» **Texte source**
+++
VIVE LE QUÉBEC LIBRE ! QUARANTE-CINQ ANS DÉJÀ ! Heureux qui, comme Onésime, a vu le grand Charles

Chronique de Jean-Pierre Durand publié dans Vigile.net lundi le 23 juillet 2012

«J’aimerais bien que mes jeunes camarades et amis au RRQ et à la SSJB puissent remonter dans le temps aussi facilement que Michael J. Fox dans « Retour vers le futur » et assister à ce moment historique du grand Charles sur le petit balcon.

Le 24 juillet 1967, j’avais treize ans. CKAC venait d’annoncer que le convoi avec la limousine dans laquelle prenait place le général De Gaulle arrivait sur l’île de Montréal. Je n’avais pas fait ni une ni deux, que déjà j’enfourchais ma bicyclette et roulais pleins gaz, comme accourant à l’appel de l’Histoire, pour accueillir avec la foule en liesse l’illustre visiteur. Je n’avais aucun drapeau tricolore à brandir, aucun fleurdelisé à agiter, mais peu importe, j’étais là, ému, pour le voir passer et cela suffisait.»
+++
» **Consigne 1**
Présentez en liste numérotée les lignes de données, en commençant par celle qui contient « How far is the point » et en terminant par la dernière ligne de données. Omettez les lignes vides et les images.
La chronique et les lignes de données ne proviennent pas de la même source.

» **Questions spatiales sur des scènes**
+++
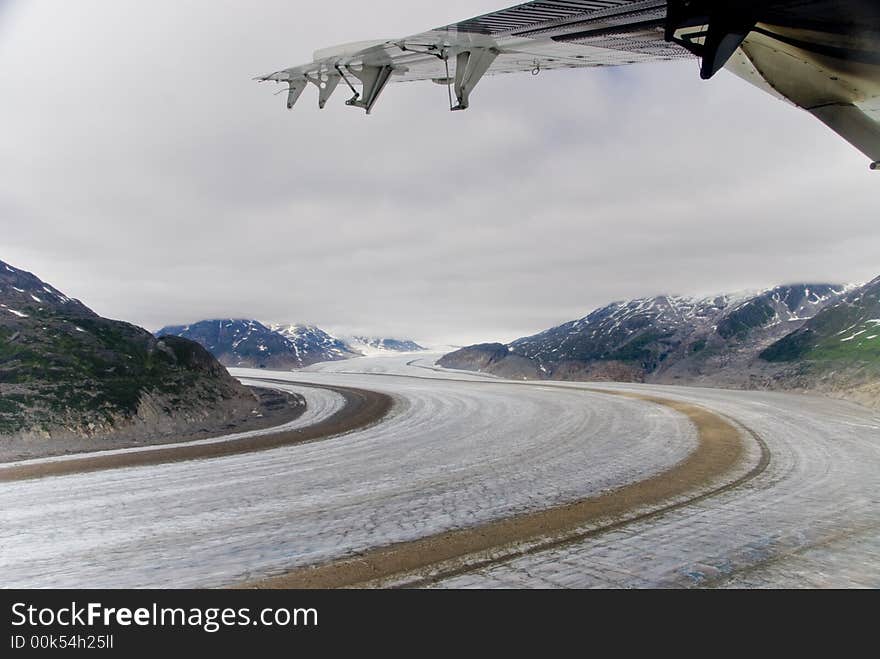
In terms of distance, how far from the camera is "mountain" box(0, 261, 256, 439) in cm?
1591

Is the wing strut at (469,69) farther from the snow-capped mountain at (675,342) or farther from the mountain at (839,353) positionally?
the snow-capped mountain at (675,342)

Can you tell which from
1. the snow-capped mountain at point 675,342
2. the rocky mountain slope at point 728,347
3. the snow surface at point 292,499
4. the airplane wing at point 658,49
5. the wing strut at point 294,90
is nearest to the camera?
the airplane wing at point 658,49

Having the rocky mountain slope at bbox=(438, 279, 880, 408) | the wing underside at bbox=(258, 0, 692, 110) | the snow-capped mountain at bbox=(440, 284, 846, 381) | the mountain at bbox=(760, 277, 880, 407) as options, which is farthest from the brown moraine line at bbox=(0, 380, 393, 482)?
the snow-capped mountain at bbox=(440, 284, 846, 381)

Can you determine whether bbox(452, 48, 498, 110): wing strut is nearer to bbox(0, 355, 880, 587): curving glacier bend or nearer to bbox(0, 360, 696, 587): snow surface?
bbox(0, 355, 880, 587): curving glacier bend

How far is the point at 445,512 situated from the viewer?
259 inches

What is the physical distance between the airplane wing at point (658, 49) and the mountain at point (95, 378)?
621 inches

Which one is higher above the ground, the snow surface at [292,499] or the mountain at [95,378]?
the mountain at [95,378]

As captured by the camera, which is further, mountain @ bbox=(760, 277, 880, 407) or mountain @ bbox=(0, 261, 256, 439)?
mountain @ bbox=(760, 277, 880, 407)

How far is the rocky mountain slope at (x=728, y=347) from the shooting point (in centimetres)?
3797

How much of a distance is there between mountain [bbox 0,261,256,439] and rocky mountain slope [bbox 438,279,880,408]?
34.2 metres

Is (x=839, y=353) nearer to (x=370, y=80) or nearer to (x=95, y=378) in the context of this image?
(x=370, y=80)

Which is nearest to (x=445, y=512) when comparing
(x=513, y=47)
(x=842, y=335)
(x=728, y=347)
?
(x=513, y=47)

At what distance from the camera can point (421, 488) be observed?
25.9 feet
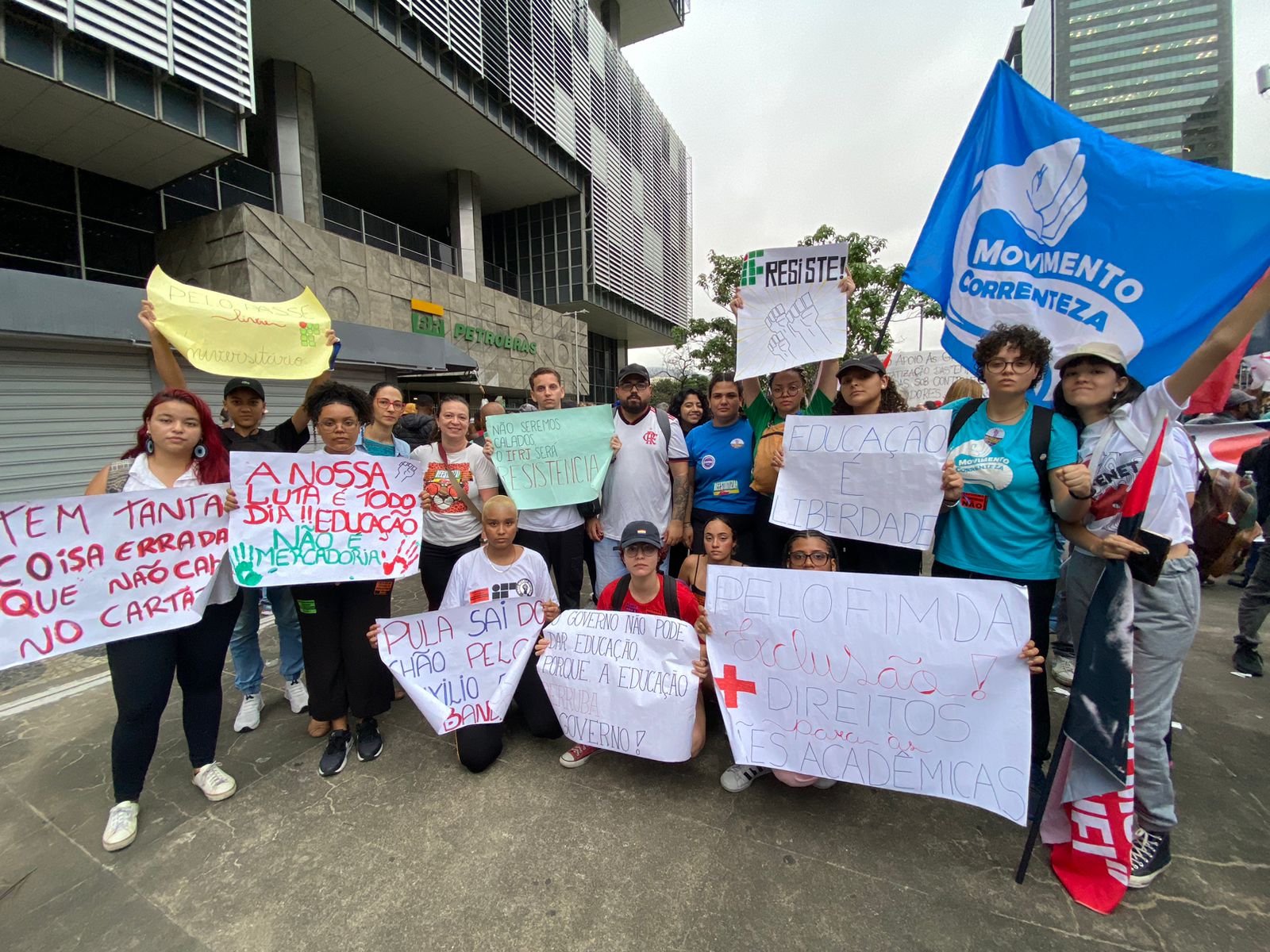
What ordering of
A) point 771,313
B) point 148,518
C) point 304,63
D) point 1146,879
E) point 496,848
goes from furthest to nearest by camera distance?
+++
» **Consigne 2**
Rédigez la suite de la chronique sur le passage du général de Gaulle à Montréal en 1967.

» **Réponse 1**
1. How far is the point at 445,512 situated from the viewer?
2. 259 inches
3. What is the physical distance between the airplane wing at point (658, 49) and the mountain at point (95, 378)?
4. 621 inches
5. Which one is higher above the ground, the snow surface at [292,499] or the mountain at [95,378]?
6. the mountain at [95,378]
7. As captured by the camera, which is further, mountain @ bbox=(760, 277, 880, 407) or mountain @ bbox=(0, 261, 256, 439)?
8. mountain @ bbox=(760, 277, 880, 407)
9. How far is the rocky mountain slope at (x=728, y=347) from the shooting point (in centimetres)?
10. 3797
11. How much of a distance is there between mountain [bbox 0,261,256,439] and rocky mountain slope [bbox 438,279,880,408]?
12. 34.2 metres
13. Is (x=839, y=353) nearer to (x=370, y=80) or nearer to (x=95, y=378) in the context of this image?
14. (x=370, y=80)
15. Which is nearest to (x=445, y=512) when comparing
16. (x=513, y=47)
17. (x=842, y=335)
18. (x=728, y=347)
19. ?
20. (x=513, y=47)
21. At what distance from the camera can point (421, 488) be observed?
22. 25.9 feet
23. What ordering of
24. A) point 771,313
25. B) point 148,518
26. C) point 304,63
27. D) point 1146,879
28. E) point 496,848
29. goes from furthest to nearest by camera distance?

» **Réponse 2**
Plus tard durant cette même journée, il y eut l’épisode archiconnu sur le balcon de l’hôtel de ville, quand le grand Charles, les bras levés, lança devant un parterre conquis et subjugué la célèbre phrase de quatre mots, dont le dernier fit florès : VIVE LE QUÉBEC LIBRE ! Il paraît qu’on entendit la déflagration jusqu’à Ottawa, et même jusqu’à Washington et Londres. Dans mon ciboulot de préado, cette phrase avait la même résonance que celle lancée par Frontenac en 1690 à l’intention de l’amiral anglais Phips, qui lui demandait de rendre les armes : je vous répondrai par la bouche de mes canons !

Quarante-cinq ans plus tard, ce cri puissant du général, empreint d’affection et tant attendu, enrage encore les autorités canadiennes, les fédéralistes et tous leurs lèche-culs. Gageons que cela les dérangera ad vitam aeternam, donc même quand nous aurons accédé à l’indépendance.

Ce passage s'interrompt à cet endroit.